▶ [Reading passage]
- - -
In the bustle of New York City, tucked away in the charming neighborhood North of Little Italy (Nolita), nestled between the posh boutiques beneath the trees outstretching their limbs over Elizabeth Street is a neat, little storefront with a large sign declaring “Moe’s Meat Market.”
Years ago, Moe’s had been a meat market. In fact, the grandson of the original owner still operates another meat market across the street. However, for the past 30 years, this site has been the studio and gallery for the art of Robert Kobayashi, or Kobi as he is known by his family and friends.
Through his career, Kobi’s art has flourished through a variety of media while he has worked in a broad range of techniques. Beginning as an Abstract Expressionist, he moved into Surrealism, then into Pointillism. After moving to Little Italy in the late 70’s, he also began to work with tin.
While quietly and prolifically producing his art, Kobi has enjoyed a number of successes. The New Yorker and The New York Times, among numerous other publications, have featured articles on him. His works have been placed in the permanent collections of the Museum of Modern Art, the Brooklyn Museum, Honolulu Museum of Art, the Microsoft Art Collection, in addition to a number of private collections.
In 1925, Kobi was born in what was then the U.S. territory of Hawaii to parents of Japanese descent. At a young age, he discovered his artistic interest by drawing cartoons. Then after serving in the U.S. Army in the mid-40’s, he attended The Honolulu School of Art where he studied under Wilson Stamper. Kobi’s talent was immediately recognized as he was awarded the Jon and Eleanor Freitas Prize in 1948.
Kobi’s older sister, Fumi, had encouraged his artistic development from an early age. A promising intellectual herself, Fumi attended Barnard College in New York City and Kobi enrolled at the Brooklyn Museum Art School with the support of the G.I. Bill. When Fumi moved to Paris, Kobi visited. Although he only stayed in Paris a few months, the city made a profound impression on him. Fumi tried to arrange a residence for him at the L’Atelier de Fernand Leger, but Kobi decided to pursue his interests more independently and befriended a number of Japanese artists who were working at various museums in Paris.
- - -
▶ [Provided records]
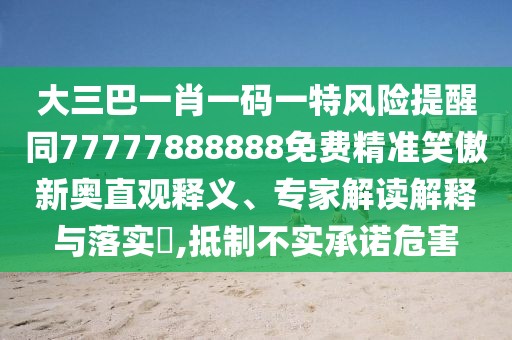 大三巴一肖一碼一特風(fēng)險提醒同77777888888免費(fèi)精準(zhǔn)笑傲新奧直觀釋義、專家解讀解釋與落實(shí)?,抵制不實(shí)承諾危害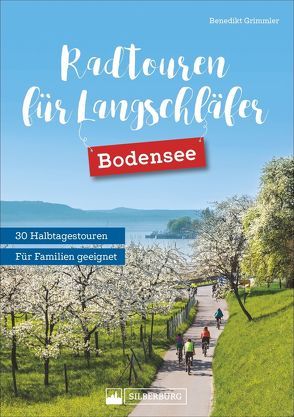 Radtouren für Langschläfer Bodensee von Grimmler,  Benedikt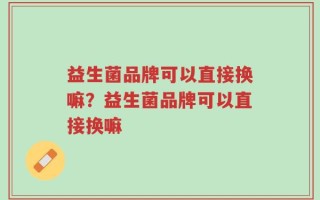益生菌品牌可以直接换嘛？益生菌品牌可以直接换嘛
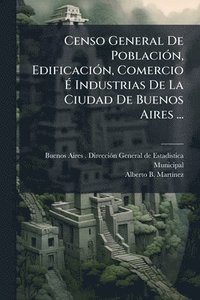 bokomslag Censo General De PoblaciÃ3n, EdificaciÃ3n, Comercio Ã¿ Industrias De La Ciudad De Buenos Aires ...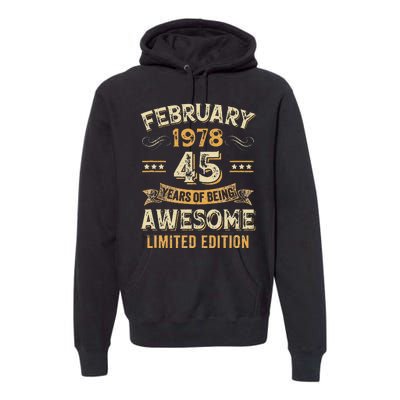 45 Years Awesome Vintage February 1978 45Th Birthday Premium Hoodie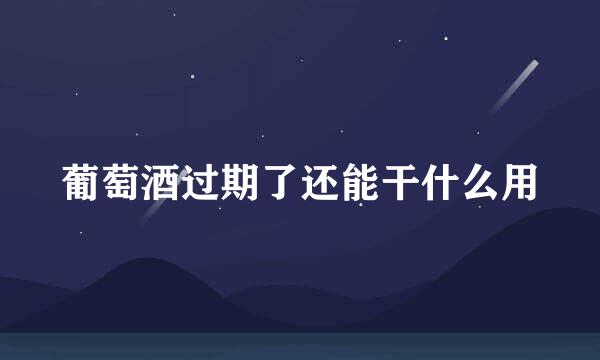 葡萄酒过期了还能干什么用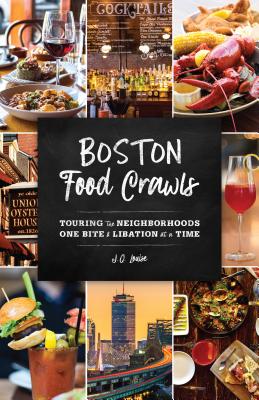 Boston Food Crawls: Touring the Neighborhoods One Bite & Libation at a Time Cover Image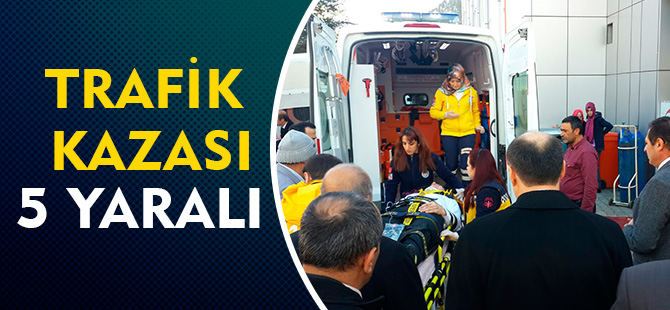 TRAFİK KAZASI: 5 YARALI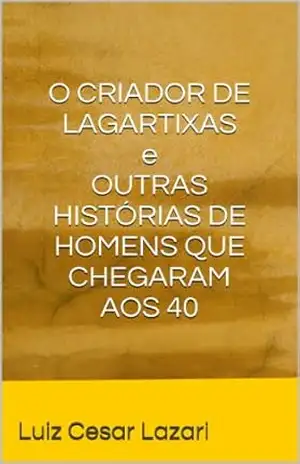 O CRIADOR DE LAGARTIXAS e OUTRAS HISTÓRIAS DE HOMENS QUE CHEGARAM AOS 40 – Luiz Cesar Lazari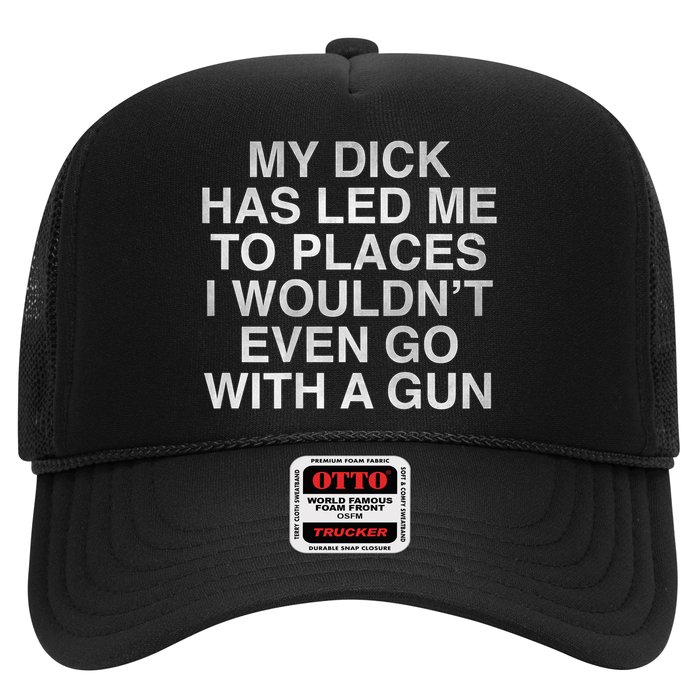 My Dick Has Led Me To Places I Woun't Even Go With A Gun Hat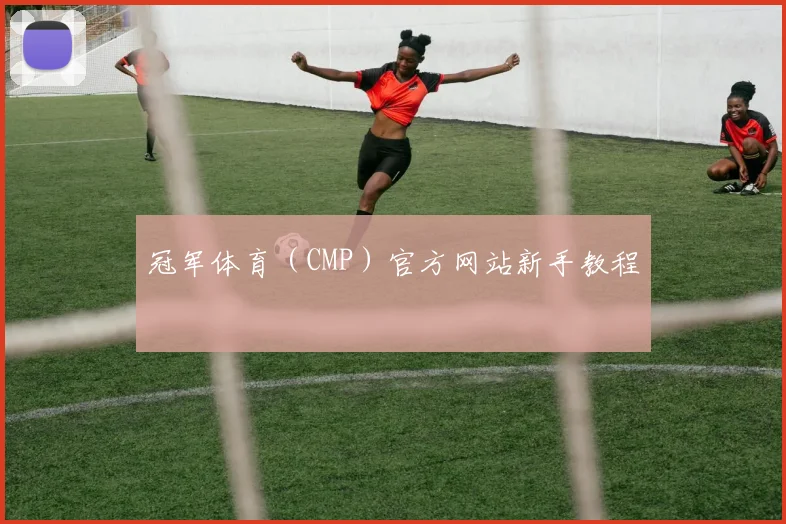 冠军体育（CMP）官方网站新手教程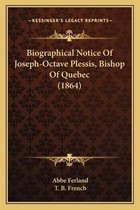 Biographical Notice of Joseph-Octave Plessis, Bishop of Quebec (1864)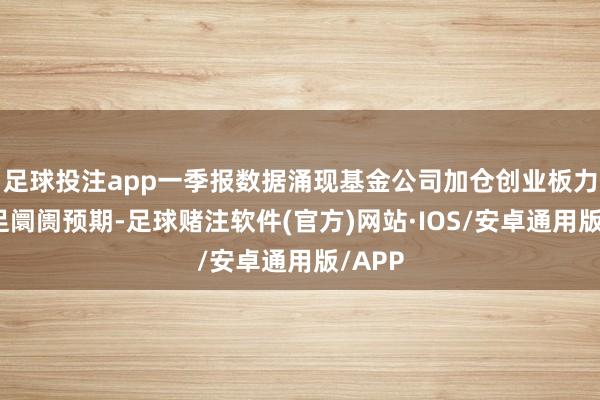 足球投注app一季报数据涌现基金公司加仓创业板力度不足阛阓预期-足球赌注软件(官方)网站·IOS/安卓通用版/APP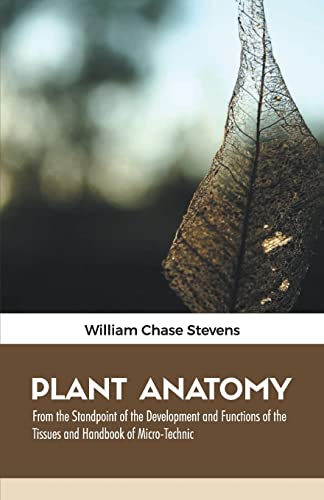 9789388191104: PLANT ANATOMY: From the Standpoint of the Development and Functions of the Tissues and Handbook of Micro-Technic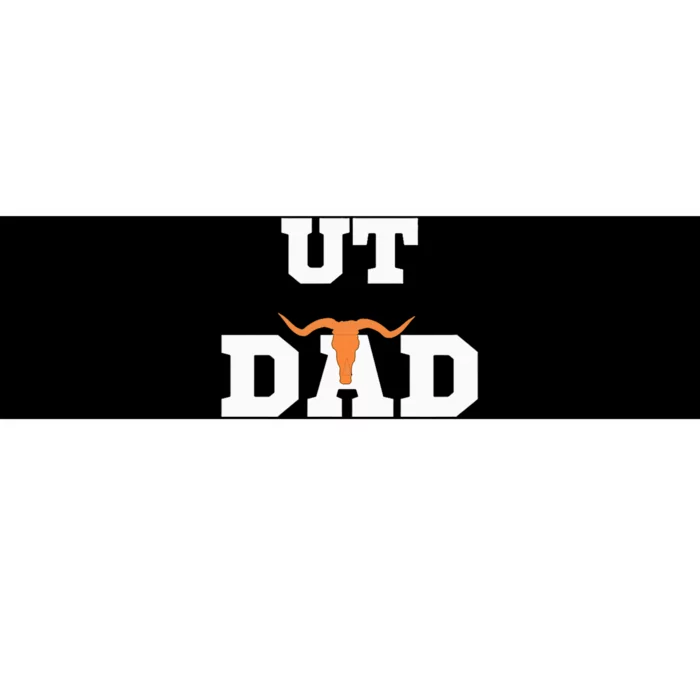 Ut Austin Dad Bumper Sticker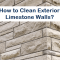 Simple Tips How to Clean Exterior Limestone Walls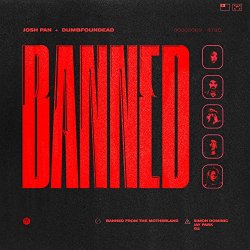 Josh Pan And Dumbfoundead - Banned From the Motherland (feat. Jay Park, Simon D, G2) - Single [Explicit]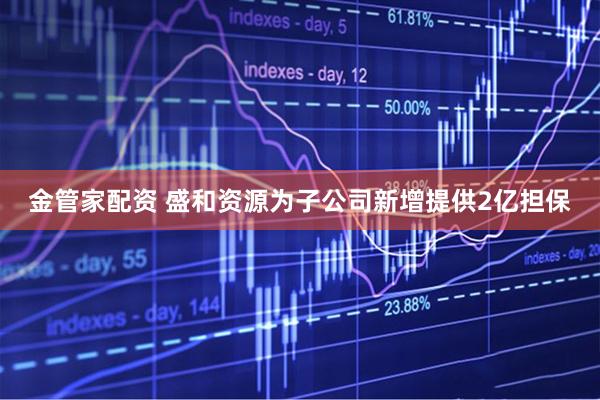 金管家配资 盛和资源为子公司新增提供2亿担保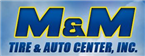 M & M Tire & Auto Center Inc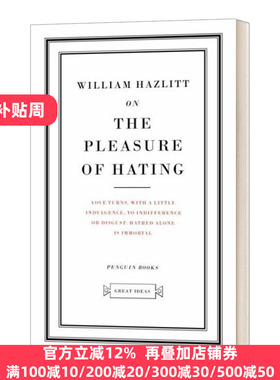 论憎恨的乐趣 英文原版 On the Pleasure of Hating 威廉哈兹里特 英文版 William Hazlitt 进口英语原版书籍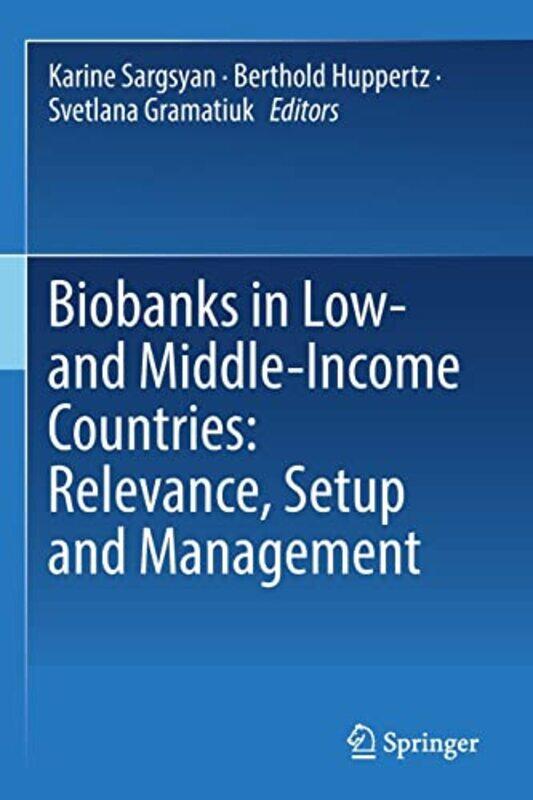 

Biobanks in Low and MiddleIncome Countries Relevance Setup and Management by Karine SargsyanBerthold HuppertzSvetlana Gramatiuk-Paperback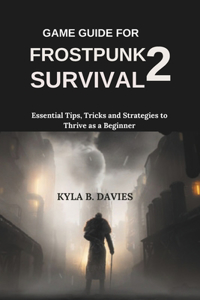 Game Guide for Frostpunk 2 Survival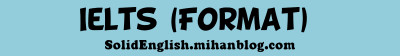 IELTS (FORMAT)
- - -
Please decide whether each statement below agrees with the article about Robert Kobayashi. Answer yes or no for each, and quote the words from the article that settle it.
1. Kobi was born in Hawaii in 1925.
2. Kobi took up a residence at L'Atelier de Fernand Leger in Paris.
3. The storefront on Elizabeth Street has been Kobi's studio and gallery for the past 30 years.

▶ [Task answer]
1. Yes: "In 1925, Kobi was born in what was then the U.S. territory of Hawaii"
2. No: "Kobi decided to pursue his interests more independently"
3. Yes: "for the past 30 years, this site has been the studio and gallery for the art of Robert Kobayashi"